→ SOAL DIKERJAKAN:
Salin bagian kutipan berita tentang perlambatan industri manufaktur mulai dari "Dampaknya, Ngakan mengatakan, pertumbuhan" sampai dengan "pulih secara berangsur.".

→ KUTIPAN BACAAN:
REPUBLIKA.CO.ID,JAKARTA -- Kepala Badan Penelitian dan Pengembangan Industri (BPPI) Kementerian Perindustrian Ngakan Timur Antara menilai, perlambatan industri manufaktur besar dan sedang (IBS) sepanjang 2018 dikarenakan perang dagang antara Amerika dan Cina. Dua raksasa ekonomi dunia tersebut belum menyudahi konflik menyebabkan penurunan arus barang.
Dampaknya, Ngakan mengatakan, pertumbuhan ekonomi global juga tidak kunjung membaik sehingga permintaan dari luar negeri pun menurun. "Seperti rantai, ini juga berefek ke industri manufaktur," tuturnya ketika dihubungi Republika.co.id, Ahad (3/2).
Ngakan menegaskan, pemerintah berupaya memperbaiki kondisi ini dengan menciptakan iklim berusaha yang lebih kondusif. Fokus ini diharapkan mampu menarik investor, baik dari Cina maupun Amerika Serikat, untuk memperluas investasi yang ada di Indonesia. Harapannya, pasokan kedua arah dapat pulih secara berangsur.

→ BARIS DATA:
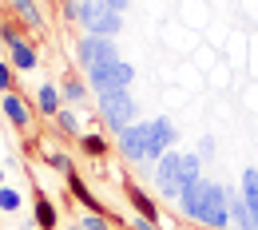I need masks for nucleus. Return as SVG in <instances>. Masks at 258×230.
Segmentation results:
<instances>
[{"mask_svg":"<svg viewBox=\"0 0 258 230\" xmlns=\"http://www.w3.org/2000/svg\"><path fill=\"white\" fill-rule=\"evenodd\" d=\"M76 4V24H84L88 36H119L123 32V12L107 8L103 0H72Z\"/></svg>","mask_w":258,"mask_h":230,"instance_id":"obj_1","label":"nucleus"},{"mask_svg":"<svg viewBox=\"0 0 258 230\" xmlns=\"http://www.w3.org/2000/svg\"><path fill=\"white\" fill-rule=\"evenodd\" d=\"M96 111L103 115L111 135H119V131H127L131 123H139V103L131 99V92H103V96H96Z\"/></svg>","mask_w":258,"mask_h":230,"instance_id":"obj_2","label":"nucleus"},{"mask_svg":"<svg viewBox=\"0 0 258 230\" xmlns=\"http://www.w3.org/2000/svg\"><path fill=\"white\" fill-rule=\"evenodd\" d=\"M115 139H119V155H123L127 163H139V167H155V163H159V155H155V139H151V119L131 123L127 131H119Z\"/></svg>","mask_w":258,"mask_h":230,"instance_id":"obj_3","label":"nucleus"},{"mask_svg":"<svg viewBox=\"0 0 258 230\" xmlns=\"http://www.w3.org/2000/svg\"><path fill=\"white\" fill-rule=\"evenodd\" d=\"M195 222L211 230H226L230 226V191L223 183H203V198H199V210H195Z\"/></svg>","mask_w":258,"mask_h":230,"instance_id":"obj_4","label":"nucleus"},{"mask_svg":"<svg viewBox=\"0 0 258 230\" xmlns=\"http://www.w3.org/2000/svg\"><path fill=\"white\" fill-rule=\"evenodd\" d=\"M84 80H88V88L103 96V92H131V84H135V67L127 60H111V64H96L84 71Z\"/></svg>","mask_w":258,"mask_h":230,"instance_id":"obj_5","label":"nucleus"},{"mask_svg":"<svg viewBox=\"0 0 258 230\" xmlns=\"http://www.w3.org/2000/svg\"><path fill=\"white\" fill-rule=\"evenodd\" d=\"M179 159H183V151H167L159 163L151 167V179H155V187H159V195L167 202H179V195H183V167H179Z\"/></svg>","mask_w":258,"mask_h":230,"instance_id":"obj_6","label":"nucleus"},{"mask_svg":"<svg viewBox=\"0 0 258 230\" xmlns=\"http://www.w3.org/2000/svg\"><path fill=\"white\" fill-rule=\"evenodd\" d=\"M76 60L88 71L96 64H111V60H123V56H119L115 40H107V36H84V40H76Z\"/></svg>","mask_w":258,"mask_h":230,"instance_id":"obj_7","label":"nucleus"},{"mask_svg":"<svg viewBox=\"0 0 258 230\" xmlns=\"http://www.w3.org/2000/svg\"><path fill=\"white\" fill-rule=\"evenodd\" d=\"M0 111H4V119H8L16 131H28V127H32V107H28V99L20 96V92H4V96H0Z\"/></svg>","mask_w":258,"mask_h":230,"instance_id":"obj_8","label":"nucleus"},{"mask_svg":"<svg viewBox=\"0 0 258 230\" xmlns=\"http://www.w3.org/2000/svg\"><path fill=\"white\" fill-rule=\"evenodd\" d=\"M68 191L76 195V202H80L84 210H92V214H111V210H107V206H103V202H99V198L92 195V187H88V183H84V179H80L76 171L68 175Z\"/></svg>","mask_w":258,"mask_h":230,"instance_id":"obj_9","label":"nucleus"},{"mask_svg":"<svg viewBox=\"0 0 258 230\" xmlns=\"http://www.w3.org/2000/svg\"><path fill=\"white\" fill-rule=\"evenodd\" d=\"M127 202H131V210H135L139 218H147V222H159L163 218L159 206H155V198L147 195L143 187H135V183H127Z\"/></svg>","mask_w":258,"mask_h":230,"instance_id":"obj_10","label":"nucleus"},{"mask_svg":"<svg viewBox=\"0 0 258 230\" xmlns=\"http://www.w3.org/2000/svg\"><path fill=\"white\" fill-rule=\"evenodd\" d=\"M8 4H12V16H16L20 24H28V28H40V32H44L48 20H44V8H40L36 0H8Z\"/></svg>","mask_w":258,"mask_h":230,"instance_id":"obj_11","label":"nucleus"},{"mask_svg":"<svg viewBox=\"0 0 258 230\" xmlns=\"http://www.w3.org/2000/svg\"><path fill=\"white\" fill-rule=\"evenodd\" d=\"M8 60H12L16 71H32V67L40 64V52H36L28 40H20V44H12V48H8Z\"/></svg>","mask_w":258,"mask_h":230,"instance_id":"obj_12","label":"nucleus"},{"mask_svg":"<svg viewBox=\"0 0 258 230\" xmlns=\"http://www.w3.org/2000/svg\"><path fill=\"white\" fill-rule=\"evenodd\" d=\"M238 195L246 198V206H250V214H254V226H258V167H246V171H242Z\"/></svg>","mask_w":258,"mask_h":230,"instance_id":"obj_13","label":"nucleus"},{"mask_svg":"<svg viewBox=\"0 0 258 230\" xmlns=\"http://www.w3.org/2000/svg\"><path fill=\"white\" fill-rule=\"evenodd\" d=\"M203 183H207V179L187 183V187H183V195H179V202H175V206H179V214H183V218H191V222H195V210H199V198H203Z\"/></svg>","mask_w":258,"mask_h":230,"instance_id":"obj_14","label":"nucleus"},{"mask_svg":"<svg viewBox=\"0 0 258 230\" xmlns=\"http://www.w3.org/2000/svg\"><path fill=\"white\" fill-rule=\"evenodd\" d=\"M32 218L40 230H56V222H60V214H56V206H52V198L48 195H36L32 202Z\"/></svg>","mask_w":258,"mask_h":230,"instance_id":"obj_15","label":"nucleus"},{"mask_svg":"<svg viewBox=\"0 0 258 230\" xmlns=\"http://www.w3.org/2000/svg\"><path fill=\"white\" fill-rule=\"evenodd\" d=\"M88 92H92V88H88L84 75H72V71H68L64 80H60V96H64V103H84Z\"/></svg>","mask_w":258,"mask_h":230,"instance_id":"obj_16","label":"nucleus"},{"mask_svg":"<svg viewBox=\"0 0 258 230\" xmlns=\"http://www.w3.org/2000/svg\"><path fill=\"white\" fill-rule=\"evenodd\" d=\"M60 103H64V96H60V88H56V84H40V96H36V107H40V115H52V119H56Z\"/></svg>","mask_w":258,"mask_h":230,"instance_id":"obj_17","label":"nucleus"},{"mask_svg":"<svg viewBox=\"0 0 258 230\" xmlns=\"http://www.w3.org/2000/svg\"><path fill=\"white\" fill-rule=\"evenodd\" d=\"M76 143H80V151H84L88 159H107V151H111V143H107L103 135H96V131H84Z\"/></svg>","mask_w":258,"mask_h":230,"instance_id":"obj_18","label":"nucleus"},{"mask_svg":"<svg viewBox=\"0 0 258 230\" xmlns=\"http://www.w3.org/2000/svg\"><path fill=\"white\" fill-rule=\"evenodd\" d=\"M230 222L238 230H258L254 226V214H250V206H246V198L242 195H230Z\"/></svg>","mask_w":258,"mask_h":230,"instance_id":"obj_19","label":"nucleus"},{"mask_svg":"<svg viewBox=\"0 0 258 230\" xmlns=\"http://www.w3.org/2000/svg\"><path fill=\"white\" fill-rule=\"evenodd\" d=\"M56 127H60L64 135H72V139H80V135H84V127H80V115H76L72 107H60V111H56Z\"/></svg>","mask_w":258,"mask_h":230,"instance_id":"obj_20","label":"nucleus"},{"mask_svg":"<svg viewBox=\"0 0 258 230\" xmlns=\"http://www.w3.org/2000/svg\"><path fill=\"white\" fill-rule=\"evenodd\" d=\"M0 210L4 214H16L20 210V191L16 187H0Z\"/></svg>","mask_w":258,"mask_h":230,"instance_id":"obj_21","label":"nucleus"},{"mask_svg":"<svg viewBox=\"0 0 258 230\" xmlns=\"http://www.w3.org/2000/svg\"><path fill=\"white\" fill-rule=\"evenodd\" d=\"M80 226L84 230H111V214H92V210H88V214L80 218Z\"/></svg>","mask_w":258,"mask_h":230,"instance_id":"obj_22","label":"nucleus"},{"mask_svg":"<svg viewBox=\"0 0 258 230\" xmlns=\"http://www.w3.org/2000/svg\"><path fill=\"white\" fill-rule=\"evenodd\" d=\"M20 40H24V36H20V28H16L12 20H0V44H4V48L20 44Z\"/></svg>","mask_w":258,"mask_h":230,"instance_id":"obj_23","label":"nucleus"},{"mask_svg":"<svg viewBox=\"0 0 258 230\" xmlns=\"http://www.w3.org/2000/svg\"><path fill=\"white\" fill-rule=\"evenodd\" d=\"M44 159H48V163H52V171H60V175H72V159H68L64 151H48V155H44Z\"/></svg>","mask_w":258,"mask_h":230,"instance_id":"obj_24","label":"nucleus"},{"mask_svg":"<svg viewBox=\"0 0 258 230\" xmlns=\"http://www.w3.org/2000/svg\"><path fill=\"white\" fill-rule=\"evenodd\" d=\"M12 71H16V67H8L4 60H0V96H4V92H12Z\"/></svg>","mask_w":258,"mask_h":230,"instance_id":"obj_25","label":"nucleus"},{"mask_svg":"<svg viewBox=\"0 0 258 230\" xmlns=\"http://www.w3.org/2000/svg\"><path fill=\"white\" fill-rule=\"evenodd\" d=\"M131 230H159V222H147V218L135 214V218H131Z\"/></svg>","mask_w":258,"mask_h":230,"instance_id":"obj_26","label":"nucleus"},{"mask_svg":"<svg viewBox=\"0 0 258 230\" xmlns=\"http://www.w3.org/2000/svg\"><path fill=\"white\" fill-rule=\"evenodd\" d=\"M199 155H203V159L215 155V139H203V143H199Z\"/></svg>","mask_w":258,"mask_h":230,"instance_id":"obj_27","label":"nucleus"},{"mask_svg":"<svg viewBox=\"0 0 258 230\" xmlns=\"http://www.w3.org/2000/svg\"><path fill=\"white\" fill-rule=\"evenodd\" d=\"M103 4H107V8H115V12H127V8H131V0H103Z\"/></svg>","mask_w":258,"mask_h":230,"instance_id":"obj_28","label":"nucleus"},{"mask_svg":"<svg viewBox=\"0 0 258 230\" xmlns=\"http://www.w3.org/2000/svg\"><path fill=\"white\" fill-rule=\"evenodd\" d=\"M0 187H4V167H0Z\"/></svg>","mask_w":258,"mask_h":230,"instance_id":"obj_29","label":"nucleus"},{"mask_svg":"<svg viewBox=\"0 0 258 230\" xmlns=\"http://www.w3.org/2000/svg\"><path fill=\"white\" fill-rule=\"evenodd\" d=\"M60 4H72V0H60Z\"/></svg>","mask_w":258,"mask_h":230,"instance_id":"obj_30","label":"nucleus"}]
</instances>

→ JAWABAN LENGKAP:
Dampaknya, Ngakan mengatakan, pertumbuhan ekonomi global juga tidak kunjung membaik sehingga permintaan dari luar negeri pun menurun. "Seperti rantai, ini juga berefek ke industri manufaktur," tuturnya ketika dihubungi Republika.co.id, Ahad (3/2).
Ngakan menegaskan, pemerintah berupaya memperbaiki kondisi ini dengan menciptakan iklim berusaha yang lebih kondusif. Fokus ini diharapkan mampu menarik investor, baik dari Cina maupun Amerika Serikat, untuk memperluas investasi yang ada di Indonesia. Harapannya, pasokan kedua arah dapat pulih secara berangsur.